Submitted Jan. 20, 1994. Decided Feb. 8, 1994


Appeal from the United States District Court for the Eastern District of Virginia, at Alexandria. T. S. Ellis, III, District Judge. (CR-93-26)

Joseph J. McCarthy, Dawkins, Delaney, McCarthy, Powell & Colton, P.C., Alexandria, VA, for appellant.

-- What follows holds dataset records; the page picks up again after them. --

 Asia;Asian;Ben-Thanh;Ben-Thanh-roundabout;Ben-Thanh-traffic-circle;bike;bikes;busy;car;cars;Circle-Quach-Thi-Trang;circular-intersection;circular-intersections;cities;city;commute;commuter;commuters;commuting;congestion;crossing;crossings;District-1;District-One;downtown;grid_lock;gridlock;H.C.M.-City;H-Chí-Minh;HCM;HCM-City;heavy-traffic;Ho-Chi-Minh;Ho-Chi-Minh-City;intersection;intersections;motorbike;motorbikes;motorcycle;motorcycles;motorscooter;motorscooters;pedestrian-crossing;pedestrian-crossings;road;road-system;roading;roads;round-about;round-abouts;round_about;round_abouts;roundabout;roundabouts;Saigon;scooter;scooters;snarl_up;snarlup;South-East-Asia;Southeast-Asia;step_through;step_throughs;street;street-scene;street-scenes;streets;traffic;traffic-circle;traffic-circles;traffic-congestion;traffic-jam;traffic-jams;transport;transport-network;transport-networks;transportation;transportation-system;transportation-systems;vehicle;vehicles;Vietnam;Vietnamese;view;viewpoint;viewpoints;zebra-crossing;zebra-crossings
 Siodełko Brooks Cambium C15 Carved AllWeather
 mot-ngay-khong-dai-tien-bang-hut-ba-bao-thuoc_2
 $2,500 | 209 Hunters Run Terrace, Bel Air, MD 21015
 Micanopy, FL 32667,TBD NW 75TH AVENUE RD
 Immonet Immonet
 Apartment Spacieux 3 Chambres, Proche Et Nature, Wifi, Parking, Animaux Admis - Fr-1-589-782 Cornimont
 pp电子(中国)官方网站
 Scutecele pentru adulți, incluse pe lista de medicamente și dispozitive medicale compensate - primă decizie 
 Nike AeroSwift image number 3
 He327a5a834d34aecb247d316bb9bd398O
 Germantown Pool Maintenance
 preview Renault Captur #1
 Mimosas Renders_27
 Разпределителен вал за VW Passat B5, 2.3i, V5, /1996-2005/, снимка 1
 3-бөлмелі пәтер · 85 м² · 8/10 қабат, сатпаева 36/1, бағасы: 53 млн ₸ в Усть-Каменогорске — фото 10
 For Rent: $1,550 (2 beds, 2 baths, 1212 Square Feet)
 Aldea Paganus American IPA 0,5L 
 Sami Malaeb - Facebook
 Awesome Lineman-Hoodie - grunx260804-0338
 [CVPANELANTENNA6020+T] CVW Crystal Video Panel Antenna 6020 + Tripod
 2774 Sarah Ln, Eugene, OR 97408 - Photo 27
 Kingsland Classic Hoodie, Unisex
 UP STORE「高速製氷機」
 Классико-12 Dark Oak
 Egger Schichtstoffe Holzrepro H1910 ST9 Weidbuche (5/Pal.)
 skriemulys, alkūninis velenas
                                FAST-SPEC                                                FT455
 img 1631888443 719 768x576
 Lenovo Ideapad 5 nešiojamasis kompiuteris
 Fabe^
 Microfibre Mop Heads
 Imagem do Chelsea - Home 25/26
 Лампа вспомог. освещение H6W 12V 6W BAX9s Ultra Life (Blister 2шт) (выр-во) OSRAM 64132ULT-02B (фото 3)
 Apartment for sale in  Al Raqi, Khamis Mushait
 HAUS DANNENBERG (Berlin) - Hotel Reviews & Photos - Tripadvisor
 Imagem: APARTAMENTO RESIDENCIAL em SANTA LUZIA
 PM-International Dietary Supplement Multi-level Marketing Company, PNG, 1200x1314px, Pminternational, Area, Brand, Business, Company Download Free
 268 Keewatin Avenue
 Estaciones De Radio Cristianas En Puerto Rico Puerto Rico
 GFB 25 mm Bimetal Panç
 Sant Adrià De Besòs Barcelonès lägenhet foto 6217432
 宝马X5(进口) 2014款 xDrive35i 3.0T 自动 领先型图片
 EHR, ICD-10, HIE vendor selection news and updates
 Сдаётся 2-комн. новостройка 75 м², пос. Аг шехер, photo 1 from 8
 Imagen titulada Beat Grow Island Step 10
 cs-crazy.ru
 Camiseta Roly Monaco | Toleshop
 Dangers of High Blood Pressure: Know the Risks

Kenneth E. Melson, U.S. Atty., Andrew G. McBride, Asst. U.S. Atty., Alexandria, VA, for appellee.

E.D. Va.

AFFIRMED.

Before WIDENER, WILKINS, and HAMILTON, Circuit Judges.

OPINION

PER CURIAM:


Marshall Hollingsworth appeals from his conviction for assaulting a Lorton Reformatory correctional officer in violation of D.C.Code Ann. Sec. 22-505 (1981) in the United States District Court for the Eastern District of Virginia. Hollingsworth asserts that the district court did not have jurisdiction over his conviction because the code provision at issue did not "arise under" the Constitution or the laws of the United States as required by Article III, Sec. 2, cl. 1. Hollingsworth alleges that case law supporting the district court's ability to hear such claims dealt only with venue, not jurisdiction. However, we have clearly stated that, " [t]he Eastern District of Virginia has jurisdiction under the clear language of Sec. 22-505 of the D.C.Code and under Article III of the Constitution...." United States v. Young, 916 F.2d 147, 150 (4th Cir. 1990) (emphasis added); see also United States v. Perez, 488 F.2d 1057, 1059 (4th Cir. 1974). Therefore, Hollingsworth's claim is without merit and we affirm his conviction. We dispense with oral argument because the facts and legal contentions are adequately presented in the materials before the Court and argument would not aid the decisional process.